20 Things Everyone Should Know about Slavery

A Roundtable Discussion

20 Things Everyone Should Know about Slavery 20 Things Everyone Should Know about Slavery
20 Things Everyone Should Know about Slavery
Panelists will seek to generate a discussion about how historical knowledge might contribute solutions to the problems of contemporary expressions of human slavery and offer new pathways to democracy and freedom.

Among American historians, it is generally agreed that the historical study of chattel slavery covered about 250 years: from 1619 to 1865 in the United States and to 1888 in Brazil and the Americas. Yet slavery has not disappeared. Globally, an estimated 27–40 million persons are victims of involuntary servitude. What if these contemporary forms of human labor exploitation constitute a “Third Slavery”?

Introductions will be given by Dr.
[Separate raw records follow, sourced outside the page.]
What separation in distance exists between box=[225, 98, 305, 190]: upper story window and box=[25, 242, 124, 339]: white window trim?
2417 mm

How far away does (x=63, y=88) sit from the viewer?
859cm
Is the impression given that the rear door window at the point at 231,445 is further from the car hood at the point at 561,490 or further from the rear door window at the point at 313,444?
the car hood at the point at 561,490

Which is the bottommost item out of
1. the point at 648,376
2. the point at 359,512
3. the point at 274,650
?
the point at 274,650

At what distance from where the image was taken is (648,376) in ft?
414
Earl Lewis, director of the Center for Social Solutions and the Thomas C. Holt Distinguished University Professor of Afroamerican and African Studies, History, and Public Policy.

The roundtable discussion will be chaired by Dr. Daina Ramey Berry, the Oliver H. Radkey Regents Professor of History at the University of Texas at Austin. Panelists include:

David W. Blight, the Sterling Professor of History and director of the Gilder Lehrman Center for the Study of Slavery, Resistance, and Abolition at Yale University;

Ambassador (ret.) Luis C.deBaca, a Senior Fellow at the Gilder Lehrman Center for the Study of Slavery, Resistance, and Abolition at Yale University;

Duncan Jepson is the managing director of Liberty Shared, a legal advocacy non-profit that aims to prevent human trafficking;

Genevieve LeBaron, Professor of Politics and Director of Sheffield Political Economy Research Institute at the University of Sheffield;

James Alexander Robinson, Assistant Professor in the Department of Ethnic Studies with emphasis in Black Studies at the Metropolitan State University, and curator of the Third Slavery archive for the Center for Social Solutions.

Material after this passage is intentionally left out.